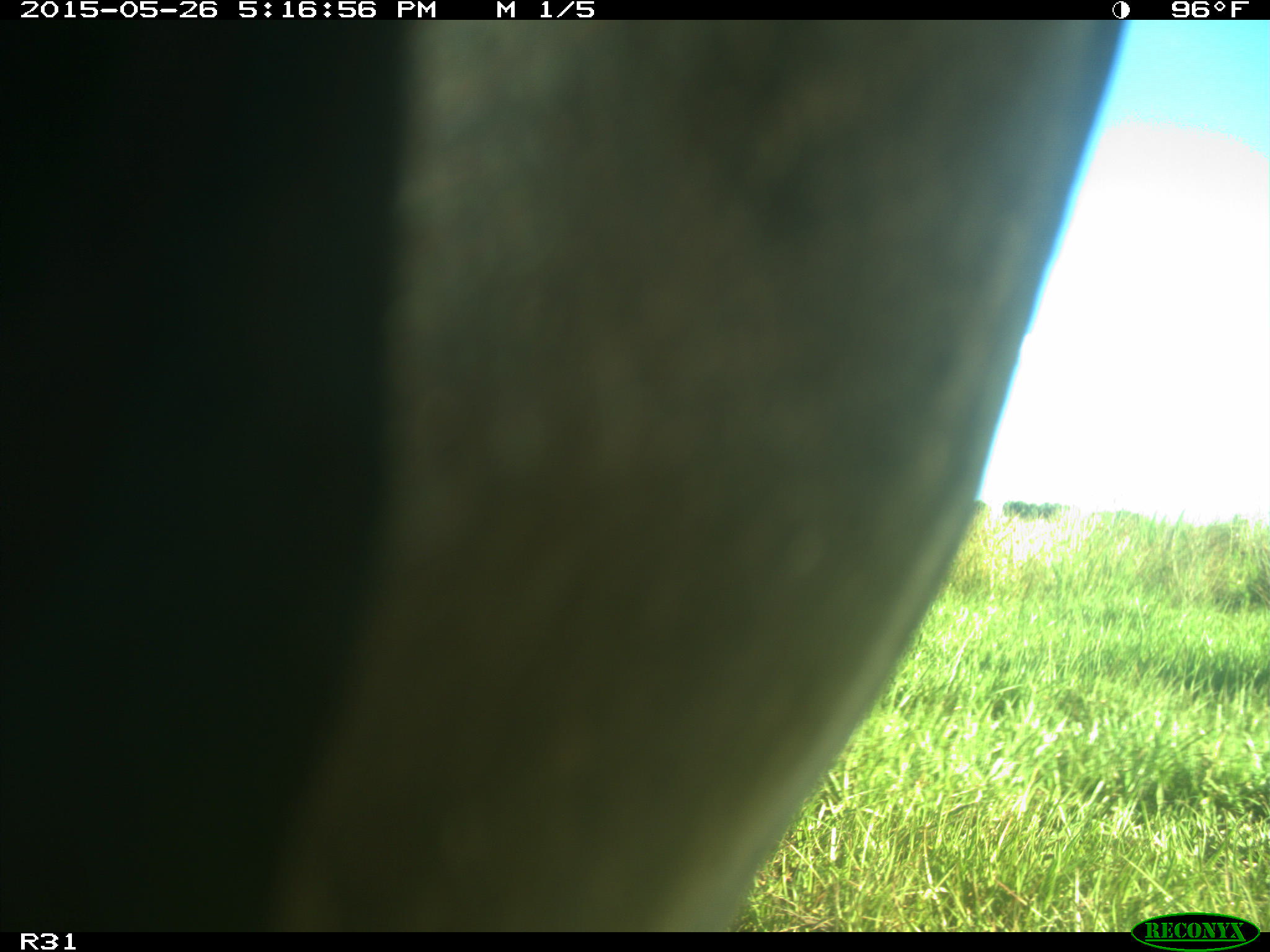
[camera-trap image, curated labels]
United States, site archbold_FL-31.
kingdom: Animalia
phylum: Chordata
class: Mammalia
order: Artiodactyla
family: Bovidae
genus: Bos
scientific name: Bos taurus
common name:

★ ★ ★ ★ ★

Transcribe all of the entries word for word, but skip any pictures they contain.

[camera-trap image, curated labels]
United States, site archbold_FL-31.
kingdom: Animalia
phylum: Chordata
class: Mammalia
order: Artiodactyla
family: Bovidae
genus: Bos
scientific name: Bos taurus
common name:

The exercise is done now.